Phase 2; Plateau Phase: The membrane potential then remains stable for about
150ms. This is due to a prolonged opening of voltage-gated Ca2+ channels allowing
a slow influx of Ca2+. This phase corresponds with the ST wave of the ECG.
Terminologies
Electrocardiograph: equipment used for recording
Electrocardiogram: tracing/recording obtained on a paper
Electrocardiography: the procedure
Electrocardiographic grid: the paper on which it is recorded
Uses
Used in the diagnosis and management of myocardial infarction
Used in the diagnosis and management of rhythm and conduction
abnormalities
Used in diagnosis of pulmonary embolism
Used in diagnosis of atria and ventricular hypertrophy
Used in detection of drug intoxication.
ELECTROCARDIOGRAPHIC LEADS
The electrodes used in recording are called ECG leads. The heart is said
to be in the middle of an imaginary equilateral known as the
Einthoven’s triangle. This imaginary equilateral triangle is drawn by
connecting the roots of three limbs usually the right arm, left arm and
left foot. Three types of leads are used in ECG recording namely;
Bipolar limb leads or Standard limb leads
Unipolar limb leads or Augmented limb leads
Chest (Precordial) leads
Bipolar limb leads: Here the difference in potential between two active
electrodes are measured. There are three leads in the bipolar limb
leads system
Lead I: this measures the potential difference between the right arm
and left arm. It is obtained by connecting the negative terminal to the
right arm and the positive terminal to the left arm.
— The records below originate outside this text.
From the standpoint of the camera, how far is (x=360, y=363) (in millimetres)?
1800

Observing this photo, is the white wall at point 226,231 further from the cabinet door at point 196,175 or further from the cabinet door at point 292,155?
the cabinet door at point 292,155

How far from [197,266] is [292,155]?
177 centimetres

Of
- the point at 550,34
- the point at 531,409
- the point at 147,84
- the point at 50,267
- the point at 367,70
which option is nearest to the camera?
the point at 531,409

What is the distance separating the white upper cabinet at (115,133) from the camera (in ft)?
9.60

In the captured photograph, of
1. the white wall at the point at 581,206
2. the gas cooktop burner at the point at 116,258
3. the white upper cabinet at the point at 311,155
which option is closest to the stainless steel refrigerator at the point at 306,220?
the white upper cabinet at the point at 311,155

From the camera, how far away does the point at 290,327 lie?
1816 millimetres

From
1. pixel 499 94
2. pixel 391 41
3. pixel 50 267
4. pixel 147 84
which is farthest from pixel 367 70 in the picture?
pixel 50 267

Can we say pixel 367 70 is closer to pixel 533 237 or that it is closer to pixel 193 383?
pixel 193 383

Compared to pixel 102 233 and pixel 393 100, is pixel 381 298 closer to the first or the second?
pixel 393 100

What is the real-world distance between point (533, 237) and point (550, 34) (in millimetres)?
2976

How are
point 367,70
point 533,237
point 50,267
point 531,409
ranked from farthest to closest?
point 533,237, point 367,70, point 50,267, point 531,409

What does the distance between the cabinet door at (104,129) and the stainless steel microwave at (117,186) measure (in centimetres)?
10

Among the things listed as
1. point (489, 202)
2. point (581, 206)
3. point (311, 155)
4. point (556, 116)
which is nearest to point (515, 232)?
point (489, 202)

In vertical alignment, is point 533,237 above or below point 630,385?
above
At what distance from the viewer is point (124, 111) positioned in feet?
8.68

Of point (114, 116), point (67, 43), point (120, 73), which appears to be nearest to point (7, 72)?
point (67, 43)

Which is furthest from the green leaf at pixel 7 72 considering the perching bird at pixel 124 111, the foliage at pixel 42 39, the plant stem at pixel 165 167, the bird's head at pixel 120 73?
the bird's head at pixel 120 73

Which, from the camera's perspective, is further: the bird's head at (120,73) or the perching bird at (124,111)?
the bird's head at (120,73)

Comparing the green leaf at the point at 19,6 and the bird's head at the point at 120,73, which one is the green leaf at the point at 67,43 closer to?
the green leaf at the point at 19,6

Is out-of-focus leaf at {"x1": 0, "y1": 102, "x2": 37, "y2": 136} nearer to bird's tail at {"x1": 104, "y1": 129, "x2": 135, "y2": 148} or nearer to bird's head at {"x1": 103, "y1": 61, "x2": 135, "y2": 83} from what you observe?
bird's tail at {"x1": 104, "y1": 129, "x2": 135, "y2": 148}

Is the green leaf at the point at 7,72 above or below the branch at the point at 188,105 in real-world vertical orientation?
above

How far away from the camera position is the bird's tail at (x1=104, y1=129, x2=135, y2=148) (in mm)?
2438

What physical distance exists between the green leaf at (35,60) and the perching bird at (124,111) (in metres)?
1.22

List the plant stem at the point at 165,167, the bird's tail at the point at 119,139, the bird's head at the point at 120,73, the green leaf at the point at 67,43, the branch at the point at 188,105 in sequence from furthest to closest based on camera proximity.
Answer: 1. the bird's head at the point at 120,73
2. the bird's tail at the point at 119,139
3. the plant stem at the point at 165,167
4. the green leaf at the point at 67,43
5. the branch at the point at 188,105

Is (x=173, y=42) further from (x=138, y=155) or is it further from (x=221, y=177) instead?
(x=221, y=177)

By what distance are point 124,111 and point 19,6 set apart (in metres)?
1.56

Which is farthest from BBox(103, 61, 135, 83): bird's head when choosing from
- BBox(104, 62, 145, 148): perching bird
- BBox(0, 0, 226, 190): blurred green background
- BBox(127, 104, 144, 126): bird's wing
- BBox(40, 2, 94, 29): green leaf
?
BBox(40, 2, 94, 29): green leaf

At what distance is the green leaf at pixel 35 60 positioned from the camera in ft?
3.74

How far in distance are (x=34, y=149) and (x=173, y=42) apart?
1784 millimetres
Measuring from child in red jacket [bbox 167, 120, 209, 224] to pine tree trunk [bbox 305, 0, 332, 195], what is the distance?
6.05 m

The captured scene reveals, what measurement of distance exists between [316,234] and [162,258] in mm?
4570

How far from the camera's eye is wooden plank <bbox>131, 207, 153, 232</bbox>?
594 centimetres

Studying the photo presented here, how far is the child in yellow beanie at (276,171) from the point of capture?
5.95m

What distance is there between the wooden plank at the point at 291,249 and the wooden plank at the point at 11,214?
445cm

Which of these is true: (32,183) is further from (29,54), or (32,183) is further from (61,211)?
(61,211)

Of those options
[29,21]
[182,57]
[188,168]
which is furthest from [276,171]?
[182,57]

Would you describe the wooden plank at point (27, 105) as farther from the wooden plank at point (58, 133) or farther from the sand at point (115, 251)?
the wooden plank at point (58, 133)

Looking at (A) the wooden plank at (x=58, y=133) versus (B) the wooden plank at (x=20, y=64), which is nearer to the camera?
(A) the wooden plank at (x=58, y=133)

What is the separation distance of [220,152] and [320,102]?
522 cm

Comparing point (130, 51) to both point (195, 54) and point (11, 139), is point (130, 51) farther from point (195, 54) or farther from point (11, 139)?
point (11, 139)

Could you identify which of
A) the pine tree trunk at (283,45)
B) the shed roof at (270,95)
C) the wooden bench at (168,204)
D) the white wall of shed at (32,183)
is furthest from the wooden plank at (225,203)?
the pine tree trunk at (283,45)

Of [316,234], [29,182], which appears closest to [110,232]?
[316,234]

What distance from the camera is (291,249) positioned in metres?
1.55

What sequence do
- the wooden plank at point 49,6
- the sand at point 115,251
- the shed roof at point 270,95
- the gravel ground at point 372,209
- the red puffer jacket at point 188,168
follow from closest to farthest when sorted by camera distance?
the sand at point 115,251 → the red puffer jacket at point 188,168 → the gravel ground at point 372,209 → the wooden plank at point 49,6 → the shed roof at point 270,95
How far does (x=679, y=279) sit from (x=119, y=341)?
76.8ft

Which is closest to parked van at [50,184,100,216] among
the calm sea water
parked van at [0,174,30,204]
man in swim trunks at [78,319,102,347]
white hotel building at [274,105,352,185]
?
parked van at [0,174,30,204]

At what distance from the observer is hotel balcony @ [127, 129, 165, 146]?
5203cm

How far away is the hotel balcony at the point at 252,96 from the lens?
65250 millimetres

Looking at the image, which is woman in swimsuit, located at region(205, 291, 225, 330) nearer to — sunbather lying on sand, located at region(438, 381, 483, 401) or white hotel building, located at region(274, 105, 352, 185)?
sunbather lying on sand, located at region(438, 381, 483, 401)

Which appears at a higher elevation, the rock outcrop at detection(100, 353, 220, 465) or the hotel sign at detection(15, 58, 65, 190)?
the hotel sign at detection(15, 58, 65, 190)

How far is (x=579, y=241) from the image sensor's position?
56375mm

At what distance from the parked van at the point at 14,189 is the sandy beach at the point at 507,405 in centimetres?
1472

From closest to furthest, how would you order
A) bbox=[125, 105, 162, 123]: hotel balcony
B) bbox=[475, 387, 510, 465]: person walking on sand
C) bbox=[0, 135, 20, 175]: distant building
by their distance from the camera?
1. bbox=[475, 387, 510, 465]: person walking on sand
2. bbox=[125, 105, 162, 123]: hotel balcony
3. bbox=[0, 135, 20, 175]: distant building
Lead II: this measures the potential difference between the right arm
and left leg. It is obtained by connecting the right arm to the negative
terminal of the instrument and the left leg to the positive terminal.
Lead III: this measures the potential difference between the left arm
and the left leg. It is obtained by connecting the left arm to the negative
terminal and the left leg to the positive terminal.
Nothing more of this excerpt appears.